Which brings us (perhaps belatedly) to David Gordon Green's Halloween. Taking place 40 years after the Babysitter Murders (a clever callback to Halloween's original working title), the film sees Michael Myers return to Haddonfield for one more night, with a now traumatised Laurie Strode determined to do what Loomis couldn't, and kill The Shape for good.

Halloween borrows plenty of different elements from the franchise's sequels, but most comparisons seem to reference Halloween: H20, the first of the franchise's sequels that decided to do away with previous continuity and start afresh. The difference now, however, is that this new Halloween has dropped the familicide angle entirely, restoring Michael to his true, terrifying and motive-less self. This places 'the night he came home' in a completely different context, and positions Laurie as a victim of happenstance, rather than as the intended target of Michael's sibling bloodlust.

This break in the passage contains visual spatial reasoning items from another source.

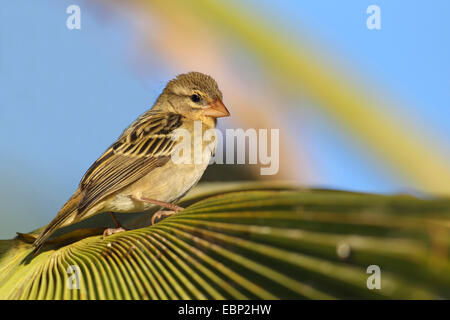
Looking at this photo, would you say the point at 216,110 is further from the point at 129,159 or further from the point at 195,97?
the point at 129,159

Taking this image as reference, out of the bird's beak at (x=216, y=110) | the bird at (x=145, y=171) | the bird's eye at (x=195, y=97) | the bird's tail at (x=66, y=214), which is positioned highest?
the bird's eye at (x=195, y=97)

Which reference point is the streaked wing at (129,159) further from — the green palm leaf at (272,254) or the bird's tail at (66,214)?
the green palm leaf at (272,254)

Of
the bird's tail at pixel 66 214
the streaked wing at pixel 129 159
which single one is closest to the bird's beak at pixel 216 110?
the streaked wing at pixel 129 159

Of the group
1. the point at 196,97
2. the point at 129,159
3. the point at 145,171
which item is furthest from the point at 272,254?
the point at 196,97

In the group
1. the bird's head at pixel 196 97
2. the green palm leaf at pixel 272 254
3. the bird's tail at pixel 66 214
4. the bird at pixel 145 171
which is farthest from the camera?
the bird's head at pixel 196 97

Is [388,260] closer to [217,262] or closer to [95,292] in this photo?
[217,262]

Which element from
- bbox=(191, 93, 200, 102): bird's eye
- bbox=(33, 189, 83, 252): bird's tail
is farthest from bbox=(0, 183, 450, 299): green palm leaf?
bbox=(191, 93, 200, 102): bird's eye

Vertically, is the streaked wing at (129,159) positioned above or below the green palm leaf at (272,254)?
above

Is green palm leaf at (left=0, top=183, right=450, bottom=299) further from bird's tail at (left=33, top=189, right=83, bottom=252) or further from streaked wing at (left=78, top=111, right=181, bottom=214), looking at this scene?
streaked wing at (left=78, top=111, right=181, bottom=214)
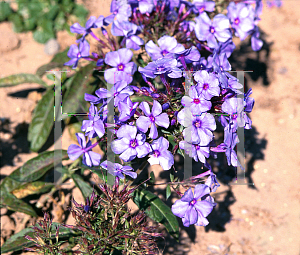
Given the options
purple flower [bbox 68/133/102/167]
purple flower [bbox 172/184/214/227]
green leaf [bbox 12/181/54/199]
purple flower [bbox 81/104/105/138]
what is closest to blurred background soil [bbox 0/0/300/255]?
green leaf [bbox 12/181/54/199]

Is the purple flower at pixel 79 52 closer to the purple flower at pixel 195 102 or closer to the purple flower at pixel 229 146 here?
the purple flower at pixel 195 102

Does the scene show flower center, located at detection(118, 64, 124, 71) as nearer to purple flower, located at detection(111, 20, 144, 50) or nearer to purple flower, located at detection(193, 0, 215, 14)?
purple flower, located at detection(111, 20, 144, 50)

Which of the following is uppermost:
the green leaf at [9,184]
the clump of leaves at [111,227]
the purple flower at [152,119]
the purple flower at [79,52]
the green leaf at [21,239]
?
the purple flower at [79,52]

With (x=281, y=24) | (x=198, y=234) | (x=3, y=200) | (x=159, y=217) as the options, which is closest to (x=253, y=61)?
(x=281, y=24)

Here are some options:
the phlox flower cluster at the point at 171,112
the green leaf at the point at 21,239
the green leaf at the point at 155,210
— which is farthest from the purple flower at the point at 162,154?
the green leaf at the point at 21,239

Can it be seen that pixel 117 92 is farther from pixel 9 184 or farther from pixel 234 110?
pixel 9 184

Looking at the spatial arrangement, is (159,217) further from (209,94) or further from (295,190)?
(295,190)

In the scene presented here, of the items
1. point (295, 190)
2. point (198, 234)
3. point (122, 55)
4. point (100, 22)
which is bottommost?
point (198, 234)
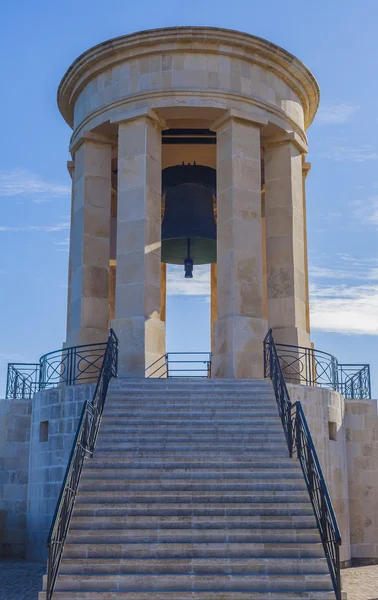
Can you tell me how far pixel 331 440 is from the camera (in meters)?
17.0

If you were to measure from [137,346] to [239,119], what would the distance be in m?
5.94

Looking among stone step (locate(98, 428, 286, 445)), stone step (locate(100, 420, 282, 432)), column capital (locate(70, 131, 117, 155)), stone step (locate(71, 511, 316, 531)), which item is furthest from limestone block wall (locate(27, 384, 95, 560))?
column capital (locate(70, 131, 117, 155))

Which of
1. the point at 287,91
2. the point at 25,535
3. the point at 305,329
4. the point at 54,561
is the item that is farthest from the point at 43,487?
the point at 287,91

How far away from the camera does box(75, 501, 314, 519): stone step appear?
11555mm

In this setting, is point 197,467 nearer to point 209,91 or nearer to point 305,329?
point 305,329

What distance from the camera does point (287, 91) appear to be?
20922 mm

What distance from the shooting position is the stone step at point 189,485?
12.1 metres

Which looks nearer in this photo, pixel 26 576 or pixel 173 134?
pixel 26 576

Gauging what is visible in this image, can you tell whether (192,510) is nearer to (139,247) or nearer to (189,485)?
(189,485)

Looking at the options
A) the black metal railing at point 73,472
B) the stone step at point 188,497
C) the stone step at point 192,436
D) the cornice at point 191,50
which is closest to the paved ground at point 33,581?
the black metal railing at point 73,472

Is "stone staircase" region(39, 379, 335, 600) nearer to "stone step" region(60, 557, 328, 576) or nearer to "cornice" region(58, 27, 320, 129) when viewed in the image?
"stone step" region(60, 557, 328, 576)

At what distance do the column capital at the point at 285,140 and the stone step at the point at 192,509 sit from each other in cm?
1147

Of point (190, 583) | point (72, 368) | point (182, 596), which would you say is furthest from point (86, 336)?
point (182, 596)

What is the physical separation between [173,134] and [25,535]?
1054cm
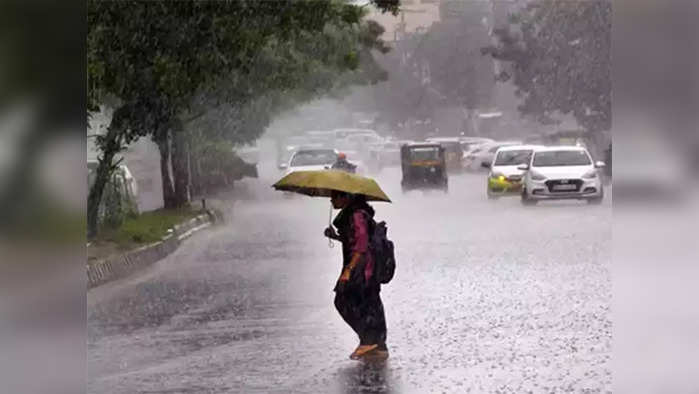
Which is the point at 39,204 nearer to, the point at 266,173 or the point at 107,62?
the point at 107,62

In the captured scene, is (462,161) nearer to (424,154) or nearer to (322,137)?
(424,154)

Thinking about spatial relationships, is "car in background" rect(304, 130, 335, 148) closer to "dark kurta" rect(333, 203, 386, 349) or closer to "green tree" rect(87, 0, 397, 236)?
"green tree" rect(87, 0, 397, 236)

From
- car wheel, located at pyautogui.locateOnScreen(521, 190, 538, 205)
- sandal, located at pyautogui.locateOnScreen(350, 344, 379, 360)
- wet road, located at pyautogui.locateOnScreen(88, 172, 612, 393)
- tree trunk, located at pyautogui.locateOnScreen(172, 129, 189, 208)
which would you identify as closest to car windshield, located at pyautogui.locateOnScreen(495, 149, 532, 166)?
wet road, located at pyautogui.locateOnScreen(88, 172, 612, 393)

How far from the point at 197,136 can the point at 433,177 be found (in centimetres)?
342

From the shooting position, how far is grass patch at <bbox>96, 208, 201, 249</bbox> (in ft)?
42.9

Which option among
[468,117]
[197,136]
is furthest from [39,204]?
[197,136]

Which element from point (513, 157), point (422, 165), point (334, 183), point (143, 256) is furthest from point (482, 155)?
point (334, 183)

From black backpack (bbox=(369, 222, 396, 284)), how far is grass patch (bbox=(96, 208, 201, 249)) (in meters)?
5.56

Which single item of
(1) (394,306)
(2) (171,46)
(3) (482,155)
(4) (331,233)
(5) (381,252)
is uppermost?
(2) (171,46)

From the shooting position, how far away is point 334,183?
7.80m

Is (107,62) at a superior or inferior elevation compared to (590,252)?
superior

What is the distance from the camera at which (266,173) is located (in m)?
14.5

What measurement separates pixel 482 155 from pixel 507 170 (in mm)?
1302

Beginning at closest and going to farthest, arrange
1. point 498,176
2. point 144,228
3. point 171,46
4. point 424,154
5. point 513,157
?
1. point 171,46
2. point 424,154
3. point 513,157
4. point 144,228
5. point 498,176
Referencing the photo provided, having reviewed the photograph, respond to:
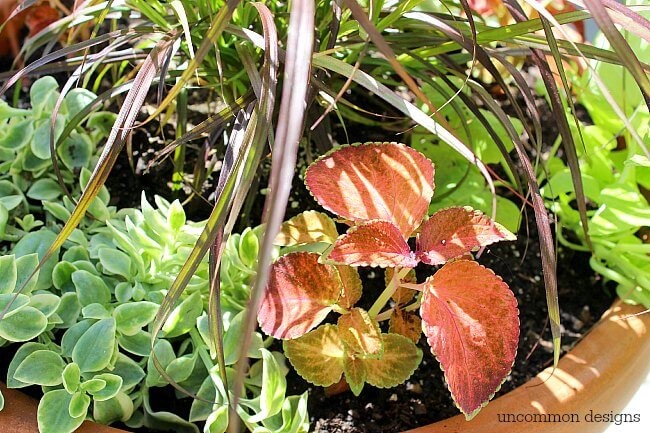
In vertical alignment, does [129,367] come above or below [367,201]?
below

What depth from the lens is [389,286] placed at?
23.8 inches

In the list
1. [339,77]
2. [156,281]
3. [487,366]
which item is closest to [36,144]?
[156,281]

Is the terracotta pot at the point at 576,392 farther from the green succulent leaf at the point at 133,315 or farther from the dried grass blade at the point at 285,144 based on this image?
the dried grass blade at the point at 285,144

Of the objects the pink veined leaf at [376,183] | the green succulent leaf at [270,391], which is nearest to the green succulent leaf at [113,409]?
the green succulent leaf at [270,391]

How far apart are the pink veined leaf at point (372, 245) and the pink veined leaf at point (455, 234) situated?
20 mm

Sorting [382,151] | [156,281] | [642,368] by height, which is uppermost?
[382,151]

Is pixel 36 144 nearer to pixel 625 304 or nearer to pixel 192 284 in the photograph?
pixel 192 284

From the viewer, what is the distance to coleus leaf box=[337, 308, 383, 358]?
570mm

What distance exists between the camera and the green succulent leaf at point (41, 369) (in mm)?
581

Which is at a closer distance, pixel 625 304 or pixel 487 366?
pixel 487 366

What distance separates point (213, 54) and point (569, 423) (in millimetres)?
440

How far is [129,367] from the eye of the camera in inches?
24.6

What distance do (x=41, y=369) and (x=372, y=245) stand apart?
269 millimetres

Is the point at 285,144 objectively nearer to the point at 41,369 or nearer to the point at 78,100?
the point at 41,369
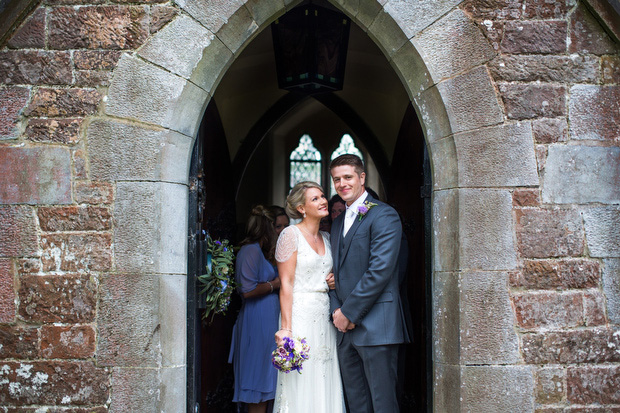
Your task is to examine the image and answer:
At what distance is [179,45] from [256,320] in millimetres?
2131

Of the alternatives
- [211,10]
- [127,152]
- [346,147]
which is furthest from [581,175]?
[346,147]

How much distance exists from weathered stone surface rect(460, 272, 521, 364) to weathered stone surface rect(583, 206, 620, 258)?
1.61 feet

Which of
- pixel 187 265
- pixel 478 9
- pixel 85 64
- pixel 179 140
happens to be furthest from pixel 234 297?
pixel 478 9

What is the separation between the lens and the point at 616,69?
136 inches

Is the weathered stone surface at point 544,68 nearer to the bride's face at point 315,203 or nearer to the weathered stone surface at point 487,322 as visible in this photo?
the weathered stone surface at point 487,322

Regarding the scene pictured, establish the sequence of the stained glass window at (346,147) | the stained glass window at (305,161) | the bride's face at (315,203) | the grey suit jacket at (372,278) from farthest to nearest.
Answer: the stained glass window at (305,161) < the stained glass window at (346,147) < the bride's face at (315,203) < the grey suit jacket at (372,278)

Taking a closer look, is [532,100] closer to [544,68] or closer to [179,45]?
[544,68]

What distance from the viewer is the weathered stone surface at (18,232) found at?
3.42 m

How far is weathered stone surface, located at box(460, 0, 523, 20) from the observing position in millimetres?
3471

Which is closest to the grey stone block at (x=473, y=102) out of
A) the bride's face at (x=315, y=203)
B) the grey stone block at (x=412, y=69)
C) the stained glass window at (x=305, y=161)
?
the grey stone block at (x=412, y=69)

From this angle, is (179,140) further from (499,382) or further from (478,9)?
(499,382)

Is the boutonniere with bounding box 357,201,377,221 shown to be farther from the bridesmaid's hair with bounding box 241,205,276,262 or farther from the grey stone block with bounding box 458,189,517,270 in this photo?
the bridesmaid's hair with bounding box 241,205,276,262

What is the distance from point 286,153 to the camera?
9.72m

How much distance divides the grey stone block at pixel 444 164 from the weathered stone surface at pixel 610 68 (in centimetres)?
87
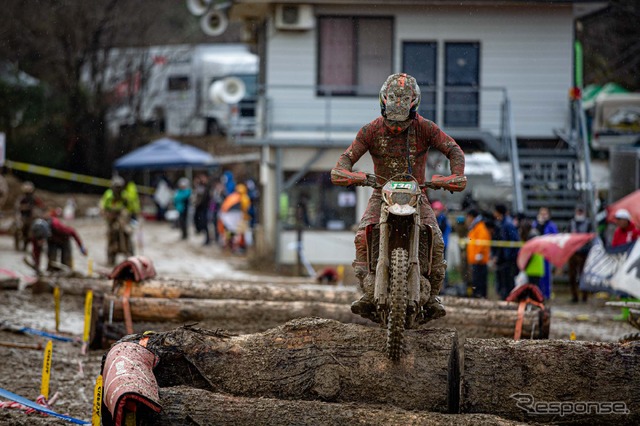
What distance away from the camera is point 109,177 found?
134ft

The most fascinating thing about the new movie, however, is that it appears as though the murder of Judith Myers no longer takes primacy in Michael's memories. Whereas before he was acting on childhood instinct, now he's reliving the memory of 1978. Of course he reacts to Doctor Sartain's utterance of Judith, but the interaction Michael has with Oscar (Drew Scheid) underneath the motion-sensor lights clues us in on where the character currently is - at least tacitly.

Oscar, in a drunken stupor - and believing that Michael is actually just an upset neighbour - asks him one question: "have you ever known one girl you couldn't have?" This is a pretty blatant reference to Laurie, the sole survivor of the 1978 murders, and though this is about as close to a motive as we can ascribe to Michael's return, all his victims - bar perhaps the journalists in possession of his ghostly mask - are also victims of happenstance, just as Laurie and her friends were 40 years earlier.

That's what makes this new film so terrifying. Michael's no longer reliving a childhood memory, but instead the murders of 1978. The senseless nature of his violence is exemplified through that opening tracking shot, where he moves from building to building, and the lack of pause - whether to stalk or observe - is thoroughly disquieting.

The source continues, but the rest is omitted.